El viejo estuvo apuntando largo rato al futuro cuello, eligiendo dónde descargar la escopeta. Por fin sonó el disparo. A través del humo, el cazador vio que algo pasaba veloz por el hielo, y corrió a toda prisa hacia el boquete. Por el camino se cayó dos veces, y cuando llegó se quedó boquiabierto: el cuello del abrigo había desaparecido sin dejar rastro, y en el boquete nadaba, muerta de miedo, Collarcito Gris.
—¡Qué diablos es esto! —exclamó el anciano, pasmado—. Por primera vez veo que la Raposa se convierta en un pato... ¡Pero qué ladino es ese bicho!
—¡La Raposa ha huido, abuelo! —le explicó Collarcito Gris.
—¿Ha huido? ¡Se quedó la vieja sin cuello para el abrigo!... ¿Qué voy a hacer ahora?, ¿eh? ¡Pero qué mala suerte!... Y tú, tontuela, ¿qué haces nadando ahí?
—Yo, abuelo, no pude volar con los demás patos... Tengo un ala estropeada...
—¡Ay, boba, boba!... Te vas a helar ahí o te va a comer la Raposa... Sí...
El viejo se quedó pensativo, sacudió luego la cabeza y resolvió:
—Mira lo que vamos a hacer: te llevaré a mis nietos. ¡Menudo alegrón serás para ellos!... En la primavera le pondrás huevos a la vieja y criaremos patitos. ¿Cierto?
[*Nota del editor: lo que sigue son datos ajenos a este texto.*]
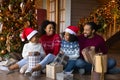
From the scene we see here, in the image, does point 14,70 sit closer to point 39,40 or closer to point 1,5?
point 39,40

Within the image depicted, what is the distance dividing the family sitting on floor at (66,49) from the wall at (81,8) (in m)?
4.32

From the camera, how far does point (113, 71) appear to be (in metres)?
4.88

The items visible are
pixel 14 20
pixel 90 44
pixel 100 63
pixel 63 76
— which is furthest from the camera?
pixel 14 20

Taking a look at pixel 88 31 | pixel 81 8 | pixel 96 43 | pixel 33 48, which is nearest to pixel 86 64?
pixel 96 43

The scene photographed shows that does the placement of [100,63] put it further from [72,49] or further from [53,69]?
[72,49]

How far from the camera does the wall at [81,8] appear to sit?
9430 millimetres

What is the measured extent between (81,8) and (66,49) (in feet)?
16.0

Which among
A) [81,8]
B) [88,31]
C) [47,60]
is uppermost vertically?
[81,8]

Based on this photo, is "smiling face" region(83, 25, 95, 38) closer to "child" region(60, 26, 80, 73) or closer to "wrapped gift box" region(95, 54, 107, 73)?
"child" region(60, 26, 80, 73)

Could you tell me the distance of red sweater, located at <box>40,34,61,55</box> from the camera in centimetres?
511

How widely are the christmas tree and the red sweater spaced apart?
3.27ft

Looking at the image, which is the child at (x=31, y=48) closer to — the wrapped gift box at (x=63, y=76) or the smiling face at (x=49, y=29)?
the smiling face at (x=49, y=29)

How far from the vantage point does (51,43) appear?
5.18 m

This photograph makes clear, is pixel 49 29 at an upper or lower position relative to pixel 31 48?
upper
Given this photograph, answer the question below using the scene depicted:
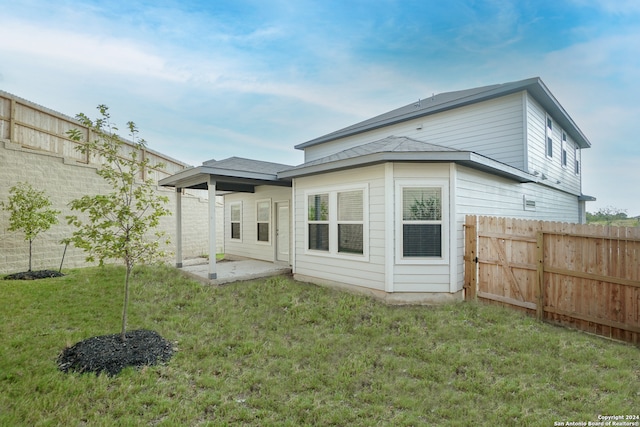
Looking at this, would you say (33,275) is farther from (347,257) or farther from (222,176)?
(347,257)

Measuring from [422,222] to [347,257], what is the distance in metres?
1.83

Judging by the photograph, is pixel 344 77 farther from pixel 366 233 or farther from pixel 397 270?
pixel 397 270

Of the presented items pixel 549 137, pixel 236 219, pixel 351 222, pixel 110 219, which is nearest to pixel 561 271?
pixel 351 222

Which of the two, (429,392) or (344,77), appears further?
(344,77)

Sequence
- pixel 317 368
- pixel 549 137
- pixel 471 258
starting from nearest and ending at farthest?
pixel 317 368 < pixel 471 258 < pixel 549 137

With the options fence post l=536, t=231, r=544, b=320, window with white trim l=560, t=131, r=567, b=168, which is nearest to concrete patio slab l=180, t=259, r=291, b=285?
fence post l=536, t=231, r=544, b=320

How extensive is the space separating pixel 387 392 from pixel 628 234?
4394 millimetres

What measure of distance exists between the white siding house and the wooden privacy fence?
50 centimetres

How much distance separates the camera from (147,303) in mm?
6059

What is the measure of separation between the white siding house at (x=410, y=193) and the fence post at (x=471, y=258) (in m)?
0.13

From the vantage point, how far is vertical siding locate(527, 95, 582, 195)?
29.2ft

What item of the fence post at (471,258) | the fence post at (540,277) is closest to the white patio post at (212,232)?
the fence post at (471,258)

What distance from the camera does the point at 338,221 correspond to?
7102 mm

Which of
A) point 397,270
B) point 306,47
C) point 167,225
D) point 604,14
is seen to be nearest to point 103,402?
point 397,270
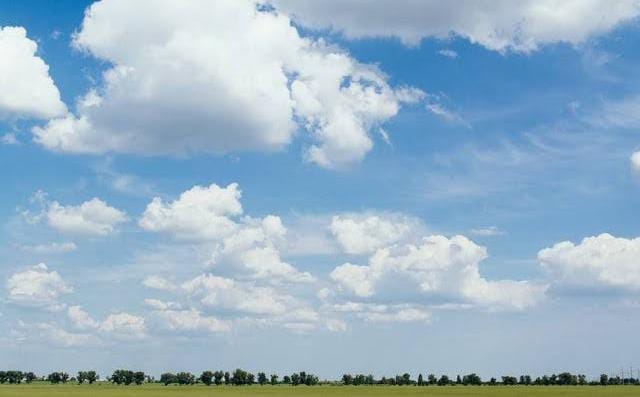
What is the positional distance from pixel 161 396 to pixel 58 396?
2055 centimetres

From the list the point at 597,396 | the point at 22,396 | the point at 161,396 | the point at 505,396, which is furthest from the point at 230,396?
the point at 597,396

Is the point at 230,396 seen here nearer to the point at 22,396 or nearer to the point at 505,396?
the point at 22,396

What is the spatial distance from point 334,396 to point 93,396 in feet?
159

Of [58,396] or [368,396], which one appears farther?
[368,396]

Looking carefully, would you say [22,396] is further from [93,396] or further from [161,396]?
[161,396]

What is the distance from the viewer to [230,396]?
167 m

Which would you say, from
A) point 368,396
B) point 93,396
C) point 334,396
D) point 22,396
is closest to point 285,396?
point 334,396

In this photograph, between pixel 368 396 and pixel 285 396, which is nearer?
pixel 285 396

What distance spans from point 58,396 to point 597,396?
361ft

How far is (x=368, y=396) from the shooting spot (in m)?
170

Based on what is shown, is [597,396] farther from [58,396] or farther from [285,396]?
[58,396]

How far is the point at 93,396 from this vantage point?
159 meters

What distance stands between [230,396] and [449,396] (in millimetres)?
45699

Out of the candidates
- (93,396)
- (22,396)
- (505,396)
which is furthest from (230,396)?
(505,396)
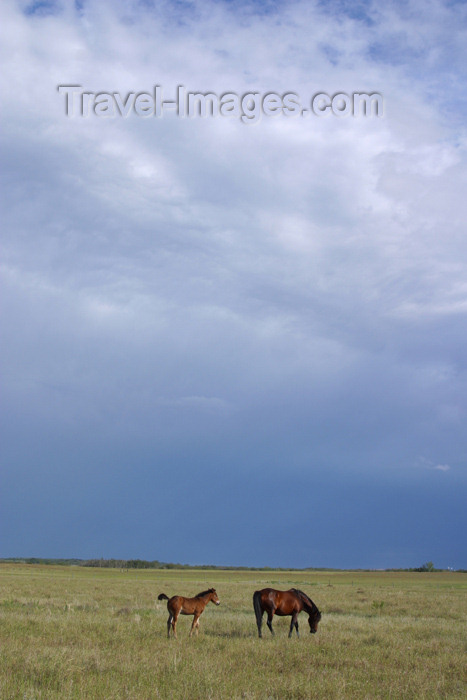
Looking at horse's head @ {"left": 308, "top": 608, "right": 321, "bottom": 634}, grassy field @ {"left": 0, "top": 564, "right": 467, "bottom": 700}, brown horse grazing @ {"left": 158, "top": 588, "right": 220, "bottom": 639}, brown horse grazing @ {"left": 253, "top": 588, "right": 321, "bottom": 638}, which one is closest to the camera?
grassy field @ {"left": 0, "top": 564, "right": 467, "bottom": 700}

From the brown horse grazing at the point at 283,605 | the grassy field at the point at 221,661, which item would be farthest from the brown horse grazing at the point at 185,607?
the brown horse grazing at the point at 283,605

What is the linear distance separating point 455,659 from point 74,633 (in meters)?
9.72

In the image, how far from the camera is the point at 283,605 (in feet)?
55.5

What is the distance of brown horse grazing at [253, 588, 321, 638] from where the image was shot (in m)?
16.5

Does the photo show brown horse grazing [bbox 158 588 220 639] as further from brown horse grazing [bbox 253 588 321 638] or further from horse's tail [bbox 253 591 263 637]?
brown horse grazing [bbox 253 588 321 638]

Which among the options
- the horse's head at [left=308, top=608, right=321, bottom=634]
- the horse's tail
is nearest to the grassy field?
the horse's head at [left=308, top=608, right=321, bottom=634]

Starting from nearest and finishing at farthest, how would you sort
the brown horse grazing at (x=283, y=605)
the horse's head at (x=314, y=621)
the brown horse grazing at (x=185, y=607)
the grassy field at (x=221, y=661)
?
the grassy field at (x=221, y=661)
the brown horse grazing at (x=185, y=607)
the brown horse grazing at (x=283, y=605)
the horse's head at (x=314, y=621)

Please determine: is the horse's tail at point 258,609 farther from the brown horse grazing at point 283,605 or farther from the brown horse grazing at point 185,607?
the brown horse grazing at point 185,607

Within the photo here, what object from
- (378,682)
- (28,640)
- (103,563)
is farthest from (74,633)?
(103,563)

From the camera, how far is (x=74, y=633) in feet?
50.2

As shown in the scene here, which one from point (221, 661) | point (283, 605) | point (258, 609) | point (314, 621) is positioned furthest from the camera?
point (314, 621)

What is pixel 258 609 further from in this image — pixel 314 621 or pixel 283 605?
pixel 314 621

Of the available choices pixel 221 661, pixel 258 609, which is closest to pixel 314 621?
pixel 258 609

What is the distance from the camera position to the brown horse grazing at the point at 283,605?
54.3 feet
Eso vamos a hacer, tontilona...
El viejo sacó a Collarcito Gris del agua y la metió en su seno.
—A la vieja no le diré nada —pensaba el viejo, camino de casa—. Que su gorro y el cuello de su abrigo paseen por el bosque. Lo principal es la alegría que van a llevarse los nietos...
Las liebres vieron todo aquello y lo celebraron con alegres risas. Sí, claro, la vieja no se helaría sin el gorro ni el cuello de pieles, tendida en la yacija de la estufa.